When I get down, upset or over emotional, I go outside to the pastures. I did just that on Saturday. Here are just a few images captured.

Sir (the black one in front) snoring soundly and drooling all over himself.

Sir (the black one in front) snoring soundly and drooling all over himself.

My youngest heifer and shy girl Charity

My youngest heifer and shy girl Charity

This tiny little guy was a HUGE hit with the curious cattle

This tiny little guy was a HUGE hit with the curious cattle

A New Day

Sometimes things change. Sometimes you change. As with everything in life, experiences have the effect of change on how we act, interact, and they alter our goals for what we want in the future.

Well, my goals have changed. DRASTICALLY AND DRAMATICALLY!

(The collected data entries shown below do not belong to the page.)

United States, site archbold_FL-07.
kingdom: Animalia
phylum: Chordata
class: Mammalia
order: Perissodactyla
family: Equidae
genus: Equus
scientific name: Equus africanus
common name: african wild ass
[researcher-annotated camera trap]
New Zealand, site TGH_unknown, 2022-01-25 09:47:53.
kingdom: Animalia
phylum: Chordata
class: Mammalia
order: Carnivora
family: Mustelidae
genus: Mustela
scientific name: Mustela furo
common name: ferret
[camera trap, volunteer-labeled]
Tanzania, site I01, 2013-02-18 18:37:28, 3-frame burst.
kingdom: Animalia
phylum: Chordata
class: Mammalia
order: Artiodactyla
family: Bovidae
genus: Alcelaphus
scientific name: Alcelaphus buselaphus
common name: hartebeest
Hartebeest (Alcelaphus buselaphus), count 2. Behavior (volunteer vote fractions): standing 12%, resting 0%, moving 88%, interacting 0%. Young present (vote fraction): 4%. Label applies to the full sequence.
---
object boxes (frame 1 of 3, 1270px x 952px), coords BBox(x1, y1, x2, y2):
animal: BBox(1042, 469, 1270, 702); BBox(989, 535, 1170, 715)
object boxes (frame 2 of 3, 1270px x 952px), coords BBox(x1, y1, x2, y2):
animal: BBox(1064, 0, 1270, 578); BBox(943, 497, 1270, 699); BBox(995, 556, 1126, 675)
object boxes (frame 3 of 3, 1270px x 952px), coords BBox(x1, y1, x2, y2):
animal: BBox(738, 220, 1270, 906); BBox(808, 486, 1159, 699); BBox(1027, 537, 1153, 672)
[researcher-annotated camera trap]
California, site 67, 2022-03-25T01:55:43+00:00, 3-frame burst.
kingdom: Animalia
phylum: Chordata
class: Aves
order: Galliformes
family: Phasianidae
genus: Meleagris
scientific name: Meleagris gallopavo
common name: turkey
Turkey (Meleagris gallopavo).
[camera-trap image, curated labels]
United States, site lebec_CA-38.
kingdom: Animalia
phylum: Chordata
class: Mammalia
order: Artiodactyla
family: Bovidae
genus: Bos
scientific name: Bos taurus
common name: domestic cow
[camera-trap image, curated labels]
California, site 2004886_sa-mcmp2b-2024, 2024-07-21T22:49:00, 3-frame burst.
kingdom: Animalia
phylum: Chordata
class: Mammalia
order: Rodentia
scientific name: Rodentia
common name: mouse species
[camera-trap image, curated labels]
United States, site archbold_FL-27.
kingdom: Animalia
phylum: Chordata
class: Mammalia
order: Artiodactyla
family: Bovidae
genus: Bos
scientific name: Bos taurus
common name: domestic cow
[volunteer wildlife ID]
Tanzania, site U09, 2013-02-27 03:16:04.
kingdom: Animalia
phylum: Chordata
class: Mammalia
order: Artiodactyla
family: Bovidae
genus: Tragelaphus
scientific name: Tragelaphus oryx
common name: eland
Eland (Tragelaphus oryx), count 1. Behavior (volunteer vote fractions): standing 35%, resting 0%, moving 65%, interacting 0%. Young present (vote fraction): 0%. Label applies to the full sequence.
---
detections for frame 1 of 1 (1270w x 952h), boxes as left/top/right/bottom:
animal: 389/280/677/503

To those of you that don’t know, for the past 8-9 years I have been working over at Barrows Farm. I am currently working on transitioning out of the farm and into the future. Do I know what the future will hold………NOPE. I don’t.

Here is what I do know:

I am a passionate and avid caregiver to cattle. I have a tender heart and a kind touch to those that need a little extra loving care. Think of me as a cattle nurse.

I am a passionate photographer about all things nature, cattle and ALL THINGS THAT RUN ON DIESEL.

I am highly artistic and love to see the simple beauty of the world that shines through within a few strokes of a pencil.

I am a writer who expresses my passion of what I see through words.

I am a country girl. I like to fish, hunt, shoot guns and sling mud. I drive trucks, four wheelers and tractors.

I love to cook with all things farm fresh.

Did I mention I love cattle?

 

These decisions to move away from what you know are difficult. It’s hard to walk away from something that you had big visions for. In the end, sometimes you just need to do what you feel you must do. When you are involved in a relationship with a spouse, business partner, friends, whatever and you aren’t headed along the same paths you need to assess the situation and determine what is the best course of action.

I know I will be okay, no matter where the road may lead me. After all, I am a survivor.

I have survived:

Sexual Abuse

Physical Abuse

Emotional and Mental Abuse

A Car Accident that almost killed me

and I daily survive and struggle through my own personal battle with Multiple Sclerosis.

I am stronger and more determined now than ever to make some of my dreams come true. I have always lived my life doing for others instead of myself. NOW is the time for me to stop letting others hold me back from achieving those dreams.

I will be spending an entire season doing something that I never thought I would have the opportunity to do. I will be travelling around the country photography tractor pulls and truck pulls. To me, it’s the epitome of all things important to me. It’s a once in a lifetime opportunity for a person who is 100% self-taught. I never thought I would get the chance to be associated with these circuits. To me, there is nothing better than diesel smoke and the rev of the engines. It sends goosebumps down my spine and when the tractors come roaring down the track it’s an adrenaline rush I can’t even begin to describe.

I have been offered a job as a “Special Needs Manager” on a large dairy too. To be honest, I didn’t even know there was such a position. The farm that offered expressed that my passion and dedication to sick, injured and unhealthy animals sets me apart from most. Who would have thought that farms needed specialized people for animals who have medical needs? Not me…so as I said above, I think of myself as a cattle nurse when it comes to this type of thing. Kind of cool, huh?

Do I know what tomorrow holds for me? No, I don’t. In the meantime, I am going to live a dream. I’ll be clicking photos at a track, farm or outdoors somewhere.

I’ll be posting blog posts to share my adventures, struggles and trials as time goes on. I have made a lot of friends over the years and I am thankful to have each and everyone of them as inspiration and support.. Without y’all I wouldn’t have the courage to make this huge transition forward.

If anyone wants to share stories about big transitions they have made in life, please do!